Don Cruickshank, the director general of Oftel, delivered his final proposals to the company with a blunt statement that they were "indivisibly linked" and that BT could not accept one without the other.
If BT has not responded to Oftel by 2 August, it will be taken t have rejected the proposals and will be sent to the MMC, said Mr Cruickshank.
The proposals are the same as those set out by Oftel in June and would limit increases in charges to most of BT's residential customers to inflation less 4.5 percentage points for four years from next July. They would also allow Mr Cruickshank to introduce a fair trading condition into BT's licence to prohibit anti-competitive behaviour.
The regulator's uncompromising stance came after pleas from an army of private shareholders at BT's annual meeting yesterday urging the company to stand firm against Oftel.
BT will consider the proposals at a crunch board meeting next Tuesday although it will have 10 days after that to decide whether or not to accept.
At the company's 12th annual general meeting in Newcastle, one of the "Sids" summed up the general mood. Margaret Hubbard from south London wanted reassurance that BT would not give up its campaign to gain a right of appeal.
"If we fail we might as well just roll over and play dead," she said.
But BT's chairman, Sir Iain Vallance kept shareholders guessing as to what the board would decide at Tuesday's crucial meeting, one of the most important since the company was privatised in 1984.
"Oftel, BT and the rest of the industry agree that a legislative solution which could resolve these difficulties, would be preferable. And we hope that this can be achieved," Sir Iain said.
Sir Iain may have moderated his language in recent months since describing Mr Cruickshank's plans at "highly dangerous" late last year but the two sides remain as far apart as ever on the fundamental question of a formal right of appeal.
Many shareholders blamed Oftel for the uncertainty which has plagued the share price.
Dorothy and Roy Hodgson from York - retired BT employees with 77 years' combined service and shareholders since privatisation - said: "It's gone on long enough. It's time Oftel backed off a bit. Don Cruickshank is too tough."
Munching a cheese sandwich before the start of the meeting, Mr Hodgson said: "It's a British firm and we should be supporting it. It's not as if there isn't plenty of competition around."

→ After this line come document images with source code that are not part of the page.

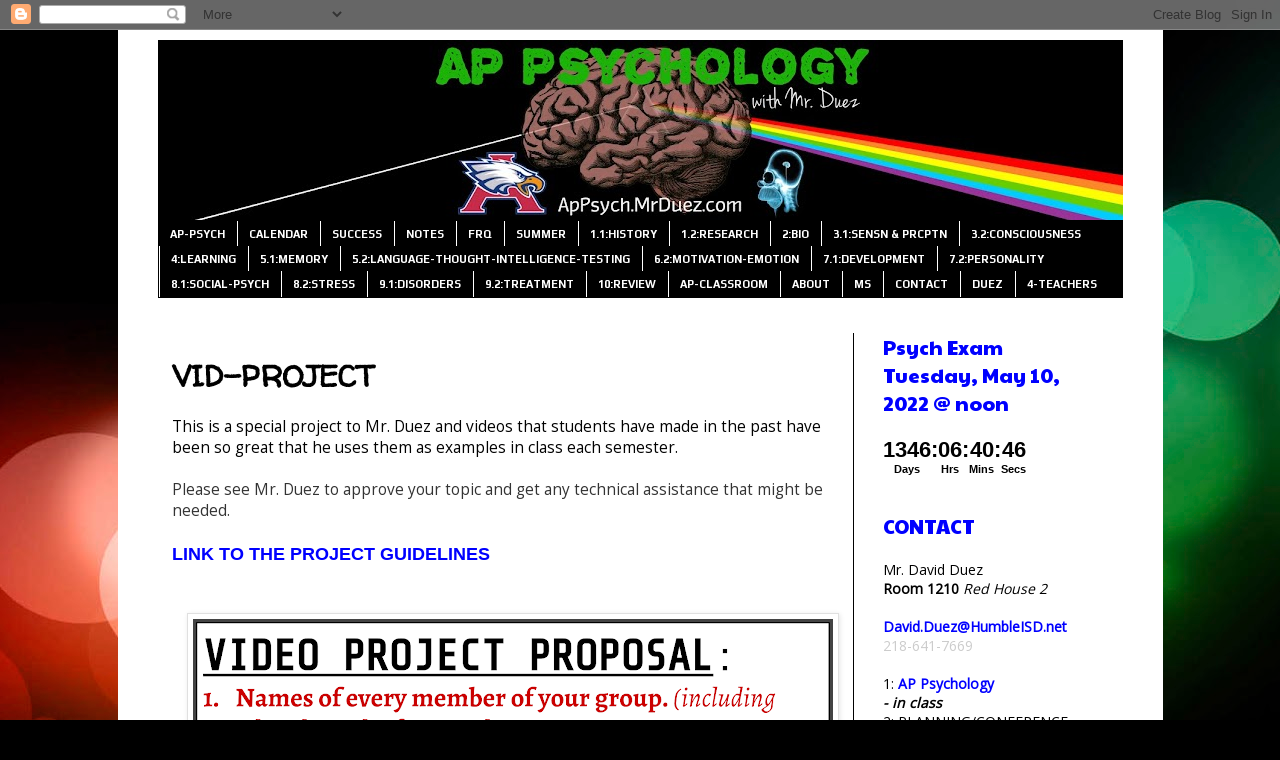

--- FILE ---
content_type: text/html; charset=UTF-8
request_url: https://appsych.mrduez.com/b/stats?style=BLACK_TRANSPARENT&timeRange=ALL_TIME&token=APq4FmClIGQXGE4vqAHc9JYBedFvUNnEUizf8J1FE6CLT34815kfOyCAdOxgp86s-HuO4XUjCjZFyLbEBy4bG-we34Z2zfiNHw
body_size: 39
content:
{"total":1347860,"sparklineOptions":{"backgroundColor":{"fillOpacity":0.1,"fill":"#000000"},"series":[{"areaOpacity":0.3,"color":"#202020"}]},"sparklineData":[[0,16],[1,14],[2,11],[3,11],[4,13],[5,7],[6,9],[7,9],[8,14],[9,11],[10,14],[11,12],[12,14],[13,12],[14,13],[15,10],[16,13],[17,10],[18,13],[19,18],[20,21],[21,25],[22,30],[23,100],[24,86],[25,43],[26,58],[27,63],[28,88],[29,63]],"nextTickMs":150000}

--- FILE ---
content_type: text/plain;charset=UTF-8
request_url: https://free.timeanddate.com/ts.php?t=1768520443752
body_size: -239
content:
1768520443.7983 18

BT's shares stood at 359.5p last night, not far above the 335p price of the second BT share offer in December 1991 and way below the 410p price of BT two and a half years ago. Interest in the annual general meeting has dwindled with the share price itself. Only 657 small investors attended, most of them retired, yesterday at the Newcastle Arena - a fraction of the 2,000 who used to attend previous gatherings.
But the board did face tough questioning yesterday over the pounds 686,600 "pay-off" to the former managing director, Michael Hepher. Mr Hepher left the company at the end of last year but under the terms of his contract continues to receive a salary until August 1997. He also received benefits including a chauffeur and private health care worth pounds 57,700.
Asked about the "pay-off", Sir Iain was more tight-lipped. "It made sense" for Mr Hepher to leave early, he said, the salary was "entirely consistent with the recommendations of the Greenbury Committee.